### PROBLEM TO WORK ON
Please repeat the whole listing exactly, but leave the pictures out.

SUPPLIED DATA below:

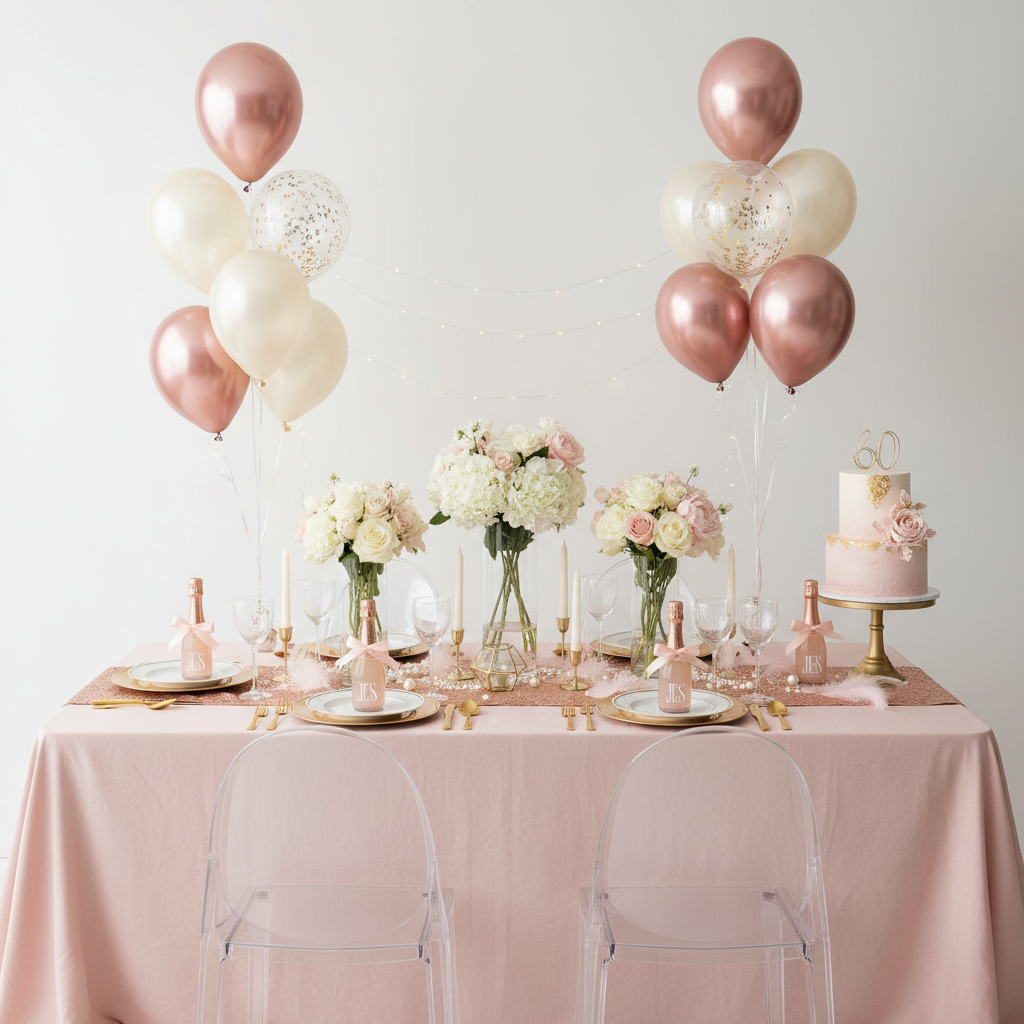 Joyful Elegance Soiree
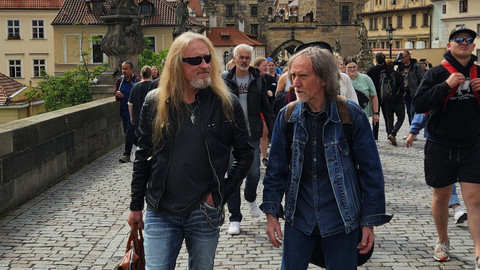 Ikony Kamila Střihavky - 3/10 Vladimír Guma Kulhánek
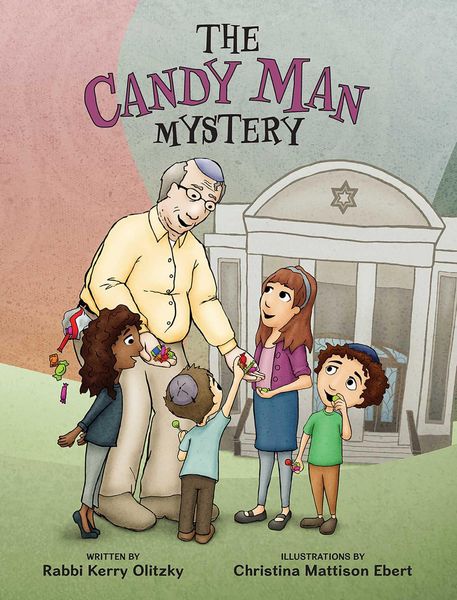 Produktbild: The Candy Man Mystery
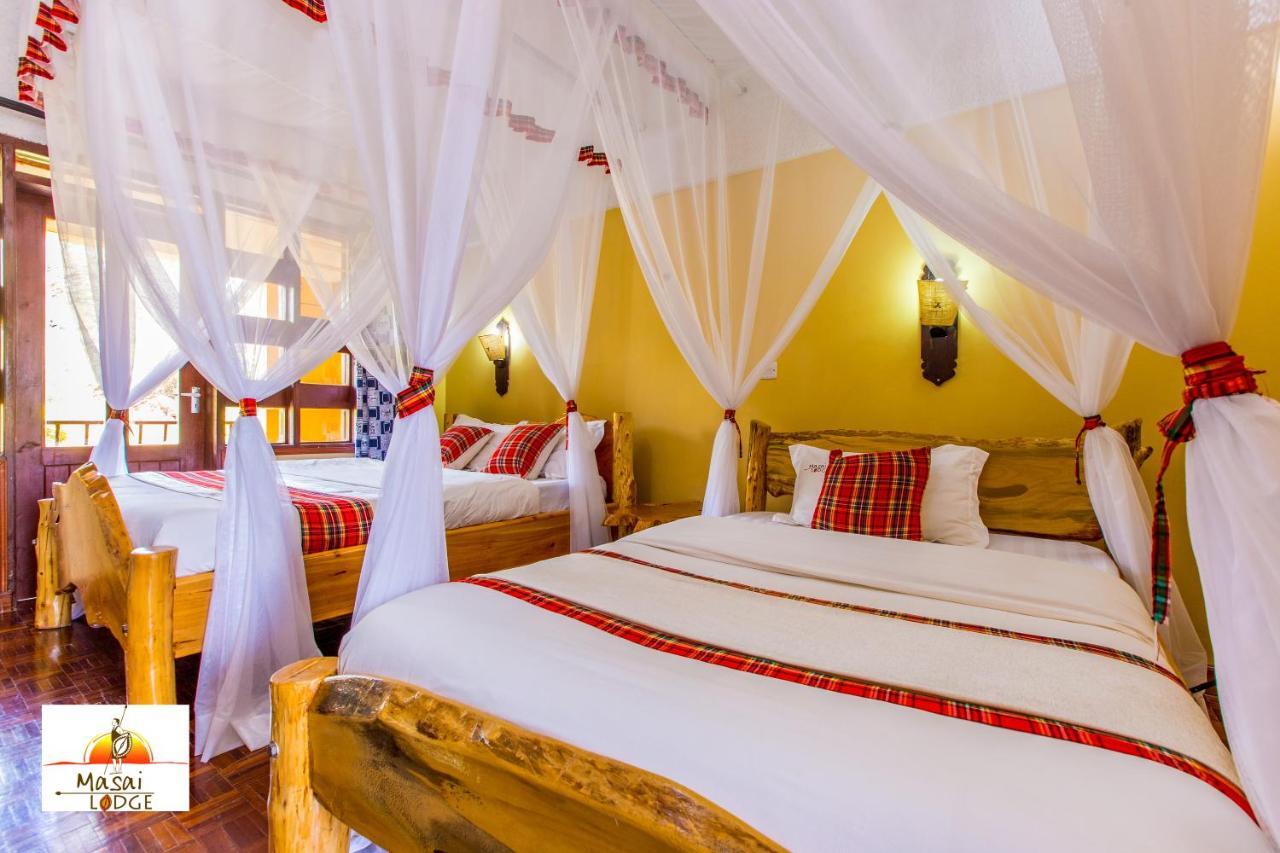Masai Lodge Nairobi Bagian luar foto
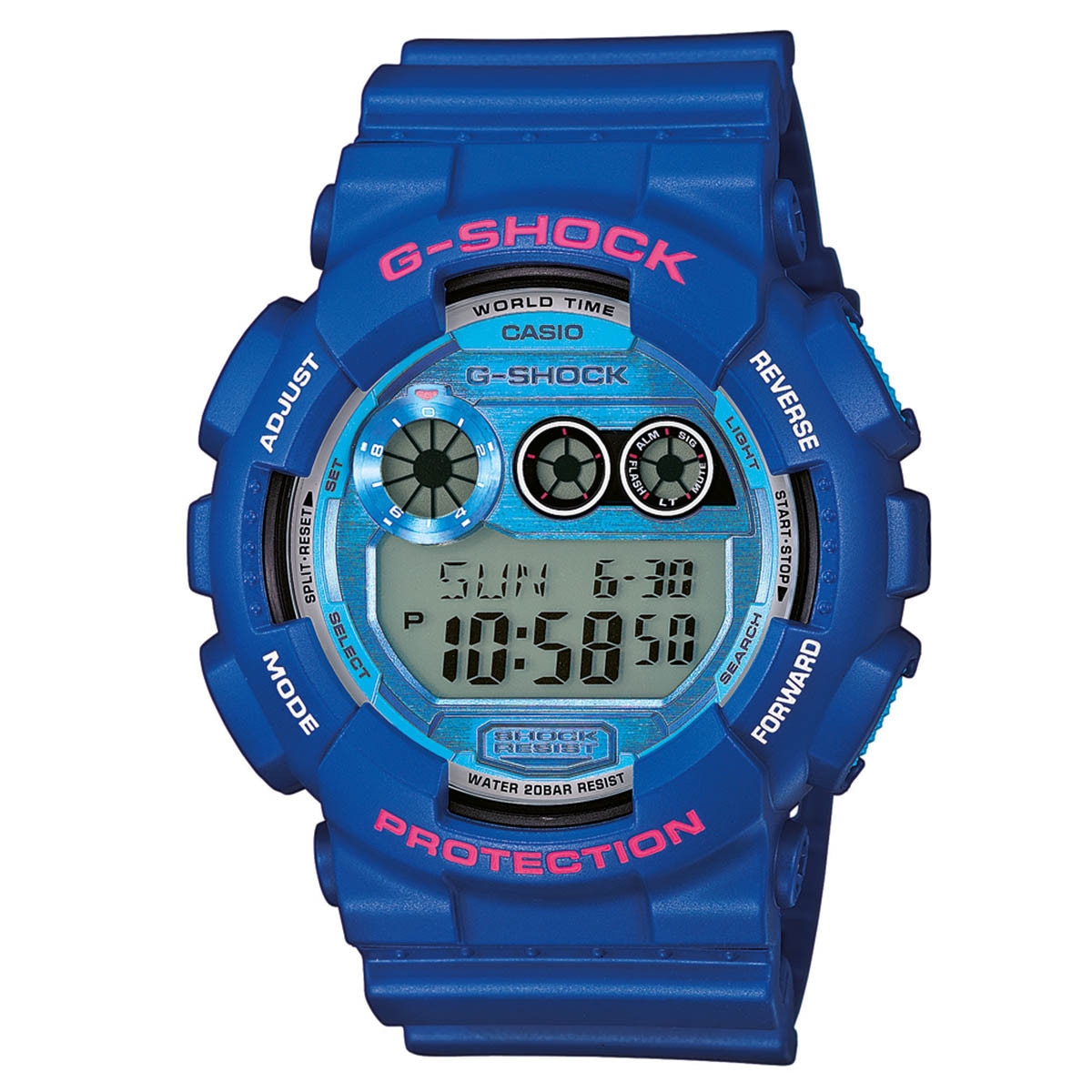 Ceas barbatesc Casio GD-120TS-2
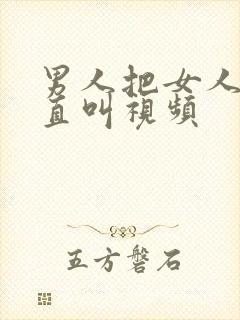 男人把女人操爽直叫视频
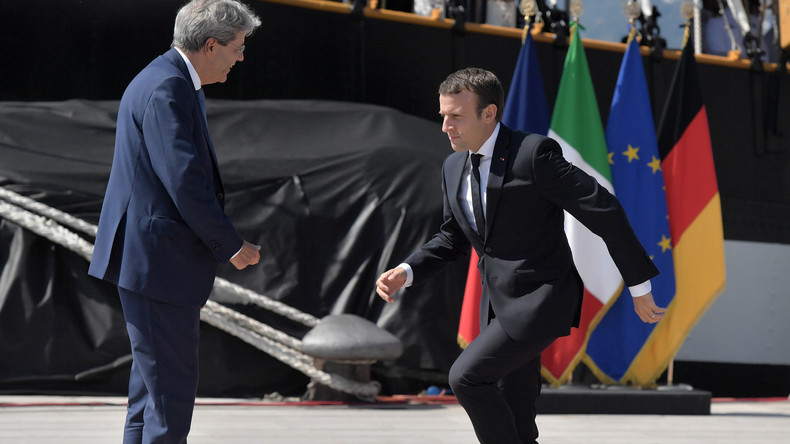 Libye, migrants : l’Italie, traitée comme une «colonie» par Macron, exprime son mal-être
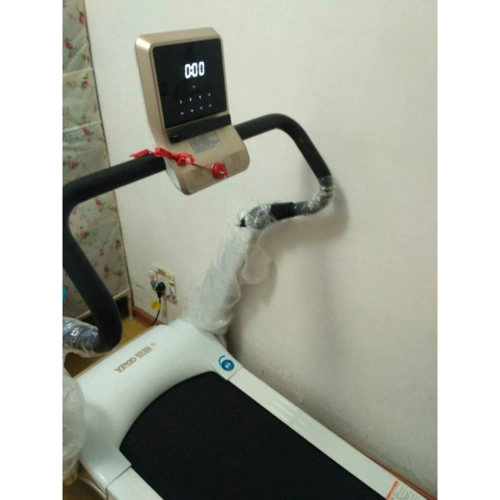 易跑新品mini3跑步机家用款超静音折叠迷你小型电动多功能跑步机 2017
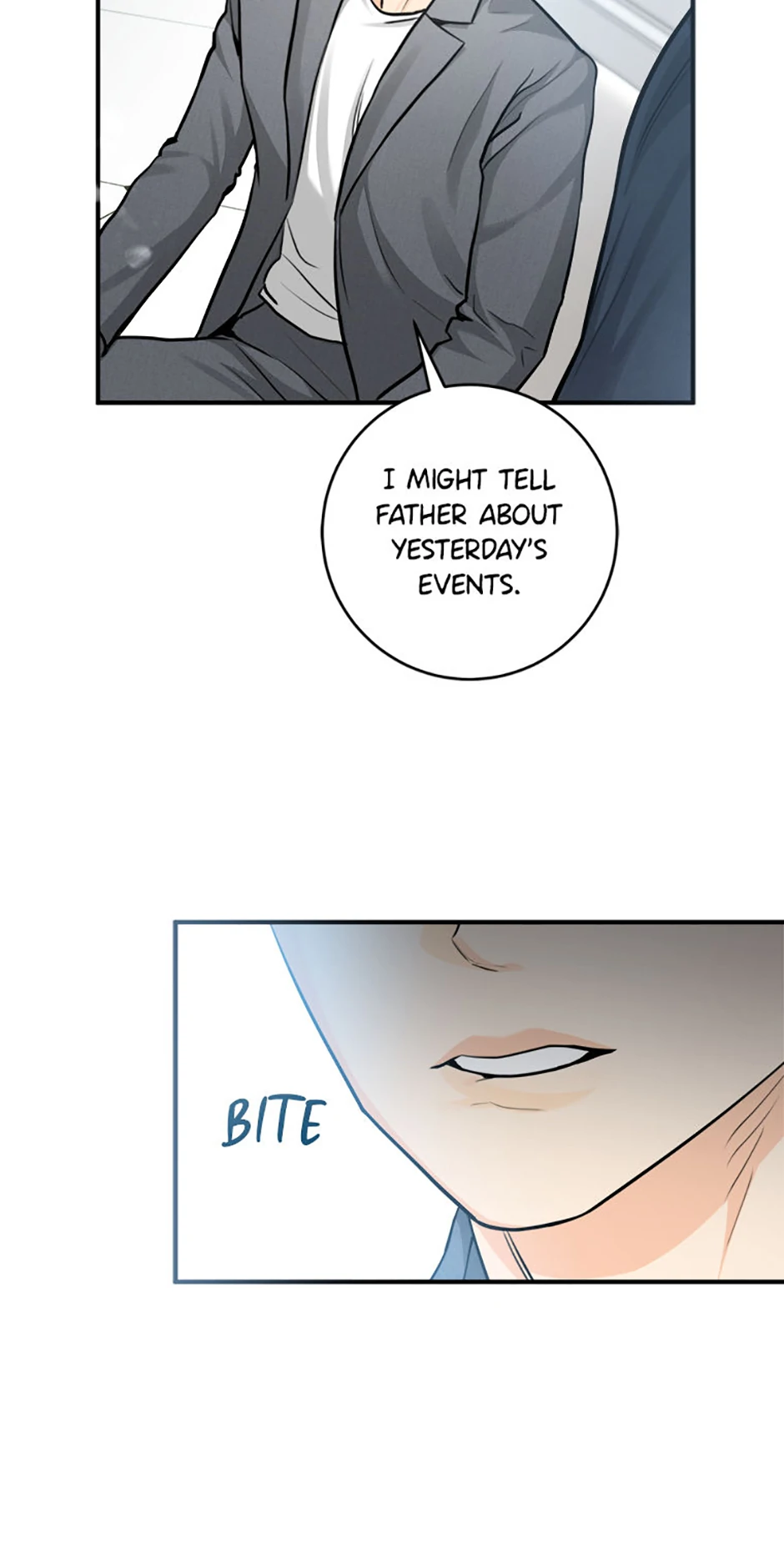 Read Marriage Situation Manga Online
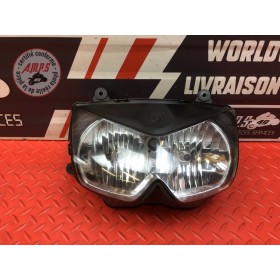 Optique de phare avant Kawasaki Z1000 2003 à 2006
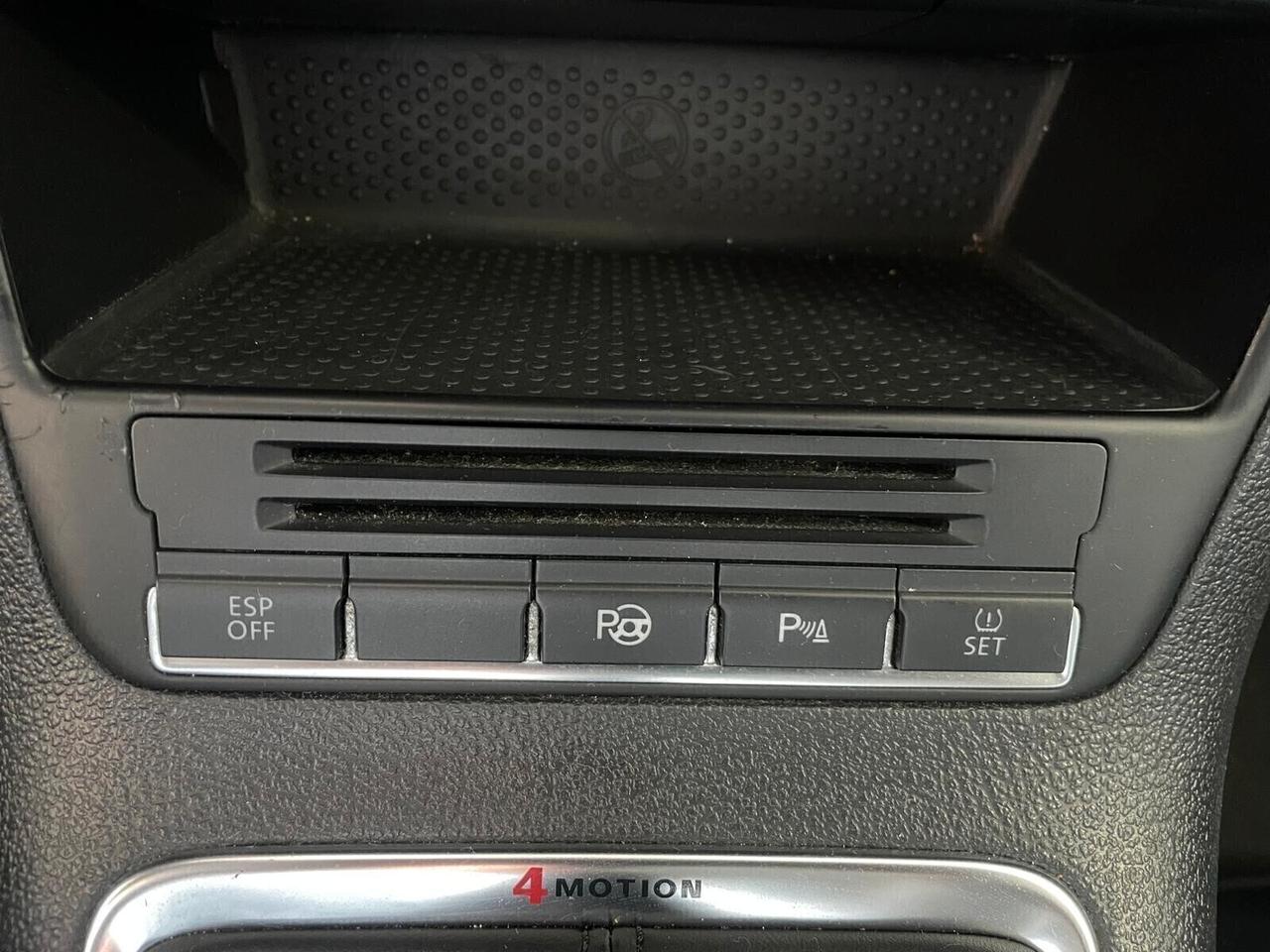 Volkswagen Tiguan 2.0 TDI DPF 4MOTION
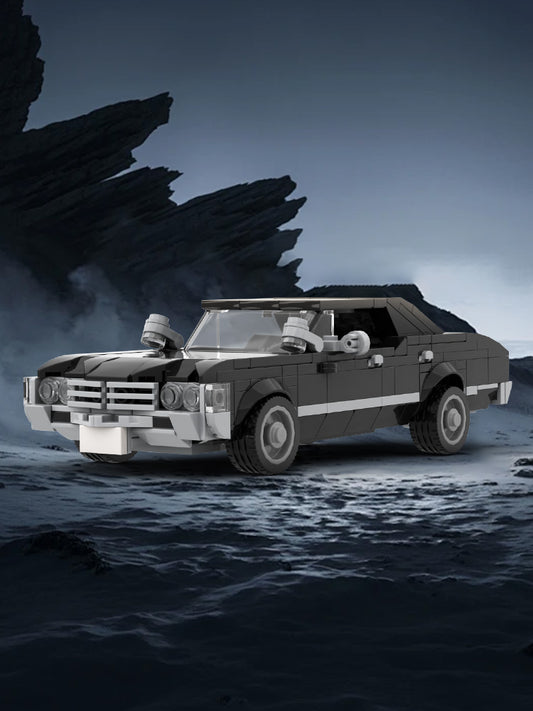 Supernatural - MOC-59771 1967 Chevrolet Impala from Supernatural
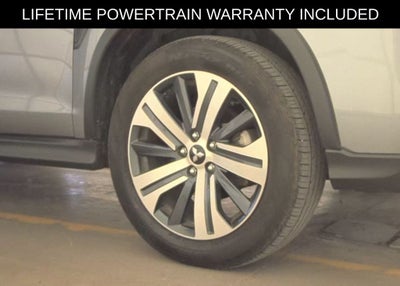 2024 Mitsubishi Outlander Sport 2.0 S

End of SUPPLIED DATA.

### OUTPUT OF THE EXERCISE
 Joyful Elegance Soiree
 Ikony Kamila Střihavky - 3/10 Vladimír Guma Kulhánek
 Produktbild: The Candy Man Mystery
Masai Lodge Nairobi Bagian luar foto
 Ceas barbatesc Casio GD-120TS-2
 男人把女人操爽直叫视频
 Libye, migrants : l’Italie, traitée comme une «colonie» par Macron, exprime son mal-être
 易跑新品mini3跑步机家用款超静音折叠迷你小型电动多功能跑步机 2017
 Read Marriage Situation Manga Online
 Optique de phare avant Kawasaki Z1000 2003 à 2006
 Volkswagen Tiguan 2.0 TDI DPF 4MOTION
 Supernatural - MOC-59771 1967 Chevrolet Impala from Supernatural
 2024 Mitsubishi Outlander Sport 2.0 S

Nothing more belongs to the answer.